Derrick smiled, and nodded back at them, rubbing away the hot tears that welled up. He draped the gold chain over the mouth of velvet bag and fed it back inside. The bag had become heavier, with the unrealized dreams of the Kim family.

“I’ll take good care of it. Thank you so much.” Derrick crouched down towards the workbench, and wrapped his arms around Mr. Kim, and then Mrs. Kim. “Let me put this away in my room, and then I’ll come take you two to the operating room.”

#

The repair was routine, all dry work. Derrick didn’t have to cut any flesh open. Mr. Kim’s leg was a simple model, one that Hack Alley could source third-party components for. The Kims opted for those every time, even though they were more fragile than the OEM parts, as Mr. Kim’s handyman job didn’t pay enough.

Derrick mopped up the reclining chair in the operating room, and walked the Kims over to the shop. The pile of unpaid bills sat on the table where Derrick processed patients’ payments. A large bill for rent, and many smaller ones for utilities and other charges. It would make sense to charge the full price for the job.

Let’s see. So accounting for the parts, the hourly rate, and the standard bonus for this job, the total would be . . .

“How much do we owe you?” Mrs. Kim asked, rummaging through her worn purse.

The two of them had been coming to Hack Alley for years. Mrs. Kim had been wearing the same few dresses the entire time, and Derrick had never seen Mr. Kim wearing anything but his work clothes. It was tough being a handyman in Chinatown, and Tony understood that.

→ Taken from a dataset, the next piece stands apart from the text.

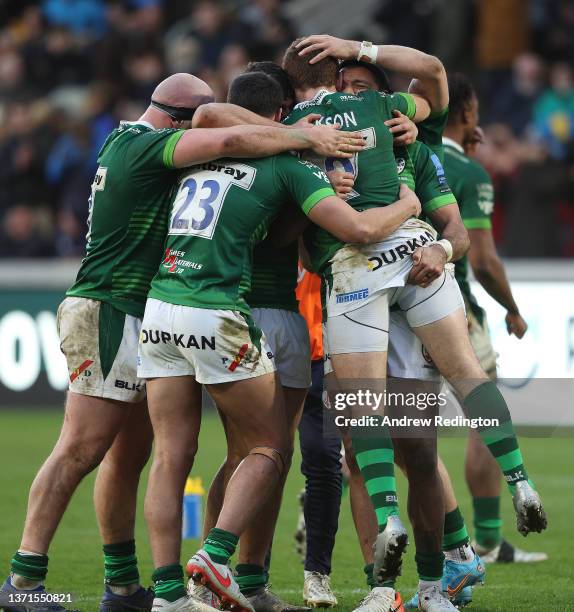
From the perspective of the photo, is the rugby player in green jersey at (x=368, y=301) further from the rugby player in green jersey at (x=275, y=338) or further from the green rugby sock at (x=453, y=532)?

Derrick nodded. “Just give me a second to run the numbers . . .”

He slashed twenty-five percent off of what he had calculated for each line item, and wrote them all down on a piece of scrap paper. It was what Tony would’ve charged.

“Thank you for waiting, here’s your total.”

Mrs. Kim looked up from her purse, and let out a sigh of relief. “You and Tony are always so reasonable. I was worried if I would have enough!” She pulled out some crumpled bills—the Kims weren’t savvy with paying by phone—and placed them in Derrick’s hand.

“Thank you very much for stopping by, and let me know if you have any issues,” Derrick said, nodding at the Kims.

They all said their goodbyes, which took a good ten minutes, and the Kims walked out of Hack Alley’s front door, Mr. Kim walking proudly on his own, as his freshly oiled leg prosthesis glided smoothly along.

The door shut, and Derrick walked back over to the desk with the bills, and stared at the money. The job had made money for Hack Alley. Not a lot, but it had made some. And the Kims would be able to keep working, now that Mr. Kim’s leg was functional.

Derrick, Tony, and the Kims would all scrape by for another month. Hopefully. And hopefully for another month after that, and another month after that . . .

Another two months was all you could ever count on in Chinatown.

But there was something different this month. There was a nice, gold chain sitting in a velvet bag in Derrick’s room.

He swore to himself that he would never, ever wear it. No getting it snatched by a thief or a homeless person.

The necklace would stay nice and safe in his room.